WORK INSTRUCTIONS:
Render the entries starting at the line containing "What is the distance" and ending at the end of the entries as a Markdown table with the columns Row and Line. Include only those lines, and omit blank lines.

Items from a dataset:

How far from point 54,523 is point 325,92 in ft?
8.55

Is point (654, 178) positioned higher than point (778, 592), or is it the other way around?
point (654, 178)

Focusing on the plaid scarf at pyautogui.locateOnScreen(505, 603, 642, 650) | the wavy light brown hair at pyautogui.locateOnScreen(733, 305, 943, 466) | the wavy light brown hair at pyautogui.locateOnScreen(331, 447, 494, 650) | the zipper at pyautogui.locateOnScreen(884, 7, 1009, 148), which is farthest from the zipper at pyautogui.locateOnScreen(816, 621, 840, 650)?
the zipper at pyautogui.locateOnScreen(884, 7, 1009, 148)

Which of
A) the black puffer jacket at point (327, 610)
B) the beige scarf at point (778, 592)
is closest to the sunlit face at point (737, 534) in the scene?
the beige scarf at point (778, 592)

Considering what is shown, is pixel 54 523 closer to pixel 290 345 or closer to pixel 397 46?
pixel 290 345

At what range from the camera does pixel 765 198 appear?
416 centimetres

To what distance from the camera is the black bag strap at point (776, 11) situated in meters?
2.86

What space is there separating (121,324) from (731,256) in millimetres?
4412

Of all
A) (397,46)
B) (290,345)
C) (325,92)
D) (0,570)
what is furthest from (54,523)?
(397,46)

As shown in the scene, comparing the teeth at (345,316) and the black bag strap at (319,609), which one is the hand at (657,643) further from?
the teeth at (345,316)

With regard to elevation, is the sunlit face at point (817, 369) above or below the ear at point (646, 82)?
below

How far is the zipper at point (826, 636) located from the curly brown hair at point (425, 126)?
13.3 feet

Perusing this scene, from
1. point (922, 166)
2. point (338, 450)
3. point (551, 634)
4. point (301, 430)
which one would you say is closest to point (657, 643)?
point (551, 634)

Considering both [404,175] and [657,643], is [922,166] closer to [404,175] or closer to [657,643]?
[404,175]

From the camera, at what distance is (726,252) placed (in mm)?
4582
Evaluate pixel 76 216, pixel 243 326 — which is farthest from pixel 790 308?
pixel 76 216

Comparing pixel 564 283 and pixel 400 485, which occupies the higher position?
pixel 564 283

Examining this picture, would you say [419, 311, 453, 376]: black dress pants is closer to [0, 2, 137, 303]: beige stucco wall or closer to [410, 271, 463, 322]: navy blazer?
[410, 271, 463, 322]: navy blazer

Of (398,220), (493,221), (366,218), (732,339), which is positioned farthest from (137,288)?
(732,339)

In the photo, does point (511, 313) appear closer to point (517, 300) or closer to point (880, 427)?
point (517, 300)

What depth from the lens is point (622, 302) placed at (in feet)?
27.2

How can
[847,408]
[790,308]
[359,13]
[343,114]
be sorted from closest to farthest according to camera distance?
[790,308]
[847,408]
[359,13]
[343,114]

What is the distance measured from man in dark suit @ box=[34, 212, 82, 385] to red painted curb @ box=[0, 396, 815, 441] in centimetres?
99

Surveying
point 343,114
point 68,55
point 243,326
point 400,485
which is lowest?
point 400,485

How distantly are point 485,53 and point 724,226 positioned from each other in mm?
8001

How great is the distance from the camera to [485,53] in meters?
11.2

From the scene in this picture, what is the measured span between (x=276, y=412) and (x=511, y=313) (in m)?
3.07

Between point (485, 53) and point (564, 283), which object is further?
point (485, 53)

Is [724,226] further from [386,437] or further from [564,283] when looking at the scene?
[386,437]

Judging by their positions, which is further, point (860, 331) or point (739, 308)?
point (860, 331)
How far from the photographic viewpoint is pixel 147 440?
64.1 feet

SOLUTION FOR THIS PROBLEM:
| Row | Line |
|---|---|
| 1 | What is the distance measured from man in dark suit @ box=[34, 212, 82, 385] to red painted curb @ box=[0, 396, 815, 441] in centimetres? |
| 2 | 99 |
| 3 | Surveying |
| 4 | point 343,114 |
| 5 | point 68,55 |
| 6 | point 243,326 |
| 7 | point 400,485 |
| 8 | which is lowest? |
| 9 | point 400,485 |
| 10 | How distantly are point 485,53 and point 724,226 positioned from each other in mm? |
| 11 | 8001 |
| 12 | How great is the distance from the camera to [485,53] in meters? |
| 13 | 11.2 |
| 14 | From the scene in this picture, what is the measured span between (x=276, y=412) and (x=511, y=313) (in m)? |
| 15 | 3.07 |
| 16 | Between point (485, 53) and point (564, 283), which object is further? |
| 17 | point (485, 53) |
| 18 | Is [724,226] further from [386,437] or further from [564,283] when looking at the scene? |
| 19 | [386,437] |
| 20 | Judging by their positions, which is further, point (860, 331) or point (739, 308)? |
| 21 | point (860, 331) |
| 22 | How far from the photographic viewpoint is pixel 147 440? |
| 23 | 64.1 feet |